> **BRIEF A**:
Using the passage on autoregressive models, answer each question briefly:
(i) For which value of $\alpha_1$ is the AR(1) model the random walk?
(ii) How can the model parameters be estimated?
(iii) What must be true of the roots of the characteristic equation for the process to be stationary?
> **BRIEF B**:
Pick up the passage on autoregressive models after its final sentence and keep writing it.

4.5 Autoregressive models

4.5.1 defition

The series $\{x_t\}$ is an autoregressive process of order $p$, abbreviated to AR($p$), if

\[ x_t = \alpha_1 x_{t-1} + \alpha_2 x_{t-2} + \dots + \alpha_p x_{t-p} + w_t \tag{e4.15} \]

where $\{w_t\}$ is white noise and the $\alpha_i$ are the model parameters with $\alpha_p \neq 0$ for an order $p$ process.Equation (4.15) can be expressed as a polynomial of order $p$ in terms of the backward shift operator (e4.16):

\[ \theta_p(B)x_t = (1 - \alpha_1 B - \alpha_2 B^2 - \dots - \alpha_p B^p)x_t = w_t \tag{e4.16} \] The following points should be noted:

The random walk is the special case AR(1) with $\alpha_1 = 1$ (see Equation (4.4)).
The exponential smoothing model is the special case $\alpha_i = \alpha(1 - \alpha)^i$ for $i = 1, 2, \dots$ and $p \to \infty$.
The model is a regression of $x_t$ on past terms from the same series; hence the use of the term “autoregressive.”
A prediction at time $t$ is given by (e4.17)

\[ \hat{x}_t = \alpha_1 x_{t-1} + \alpha_2 x_{t-2} + \dots + \alpha_p x_{t-p} \tag{e4.17} \]

The model parameters can be estimated by minimizing the sum of squared errors.

4.5.2 Stationary and non-stationary AR processes

The equation $\theta_p(B) = 0$, where $B$ is formally treated as a number (real or complex), is called the characteristic equation. The roots of the characteristic equation (i.e., the polynomial $\theta_p(B)$ from Equation (4.16)) must all exceed unity in absolute value for the process to be stationary. Notice that the random walk has $\theta = 1 - B$ with root $B = 1$ and is non-stationary. The following four examples illustrate the procedure for determining whether an AR process is stationary or non-stationary:

The AR(1) model $x_t = \frac{1}{2}x_{t-1} + w_t$ is stationary because the root of $1 - \frac{1}{2}B = 0$ is $B = 2$, which is greater than 1.
The AR(2) model $x_t = x_{t-1} - \frac{1}{4}x_{t-2} + w_t$ is stationary. The proof of this result is obtained by first expressing the model in terms of the backward shift operator: $\frac{1}{4}(B^2 - 4B + 4)x_t = w_t$ i.e., $\frac{1}{4}(B - 2)^2x_t = w_t$. The roots of the polynomial are given by solving $\theta(B) = \frac{1}{4}(B - 2)^2 = 0$ and are therefore obtained as $B = 2$. As the roots are greater than unity, this AR(2) model is stationary.

> **GIVEN MATERIAL**:
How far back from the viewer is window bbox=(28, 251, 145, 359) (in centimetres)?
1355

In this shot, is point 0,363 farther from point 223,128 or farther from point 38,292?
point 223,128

> **EXERCISE OUTPUT A**:
(i) $\alpha_1 = 1$.
(ii) By minimizing the sum of squared errors.
(iii) They must all exceed unity in absolute value.

> **EXERCISE OUTPUT B**:
The model $x_t = \frac{1}{2}x_{t-1} + \frac{1}{2}x_{t-2} + w_t$ is non-stationary because one of the roots is unity. To prove this, first express the model in terms of the backward shift operator: $-\frac{1}{2}(B^2 + B - 2)x_t = w_t$; i.e., $-\frac{1}{2}(B - 1)(B + 2)x_t = w_t.$ The polynomial $\theta(B) = -\frac{1}{2}(B - 1)(B + 2)$ has roots $B = 1, -2$. As there is a unit root ($B = 1$), the model is non-stationary. Note that the other root ($B = -2$) exceeds unity in absolute value, so only the presence of the unit root makes this process non-stationary.
The AR(2) model $x_t = -\frac{1}{4}x_{t-2} + w_t$ is stationary because the roots of $1 + \frac{1}{4}B^2 = 0$ are $B = \pm 2i$, which are complex numbers with $i = \sqrt{-1}$, each having an absolute value of 2, exceeding unity.

The R function polyroot finds zeros of polynomials and can be used to find the roots of the characteristic equation to check for stationarity.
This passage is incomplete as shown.